Feature request: Import csv into a table with generated columns

(1) By Harald Hanche-Olsen (hanche) on 2021-03-01 16:55:48 [link] [source]

Consider this very simple example (if you'll excuse my unusual prompt):

▶▶▶ create table p(a integer, b integer, c integer as (a + b) stored);
▶▶▶ insert into p values(40,2);
▶▶▶ select * from p;
a   b  c
--  -  --
40  2  42
▶▶▶ .shell cat p.csv
1,3
2,4
▶▶▶ .mode csv
▶▶▶ .import p.csv p
Error: table p has 2 columns but 3 values were supplied

The insert statement works fine, evidently ignoring the generated column.

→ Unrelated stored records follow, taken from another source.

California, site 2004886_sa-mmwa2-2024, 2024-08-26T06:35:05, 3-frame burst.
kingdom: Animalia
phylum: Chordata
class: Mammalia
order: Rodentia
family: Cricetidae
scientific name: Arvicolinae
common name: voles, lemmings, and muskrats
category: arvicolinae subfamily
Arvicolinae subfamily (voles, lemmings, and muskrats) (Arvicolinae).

But the .import fails with a rather puzzling error message. (It doesn't matter whether the column is stored or not.)

I think it would be useful to be able to import csv files directly into a table with generated columns. As it is, the easiest workaround is to import the csv into a temporary table, then insert from there.

(I labeled this a feature request, but it seems to me to exist in the grey zone between a feature request and a bug report. Make of it what you will. But the error message is at least misleading.)

– Harald

(2) By Larry Brasfield (larrybr) on 2021-03-02 02:59:19 in reply to 1 [source]

The doc on this shell feature shows what is happening. I agree that it would be more convenient if the .import could figure out which columns in the receiving table are susceptible to update, then try the insert if the .csv has the right column count. It is unlikely to do something that sophisticated, which would require parsing the schema.

If your .csv had a column-name header, it would .import very easily into a to-be-created temp table, from which an INSERT statement with a select can take values from that temp table. This can also be easily written. This ease and modularity takes some of the steam out of creating .import enhancements.

In my enhanced shell, when '.header always' is in effect, the .import creates INSERT statement(s) using the .csv (or .tsv) header to name incoming columns, without being picky about mapping them one-to-one with receiving table columns. This is convenient when columns have default or generated values and the file data is short some column(s) as in your case. Unfortunately, I have fallen behind on keeping that shell updated with the last year of enhancements made to shell.c published by the SQLite project.

(3) By anonymous on 2021-03-02 07:28:31 in reply to 2 [link] [source]

Another alternative, which I have used, is to create a view and a trigger attached, and then to import into the view. (I did this because I needed special parsing and conversion, although it would probably work for this purpose too.)

(5.1) By Harald Hanche-Olsen (hanche) on 2021-03-31 09:40:35 edited from 5.0 in reply to 3 [link] [source]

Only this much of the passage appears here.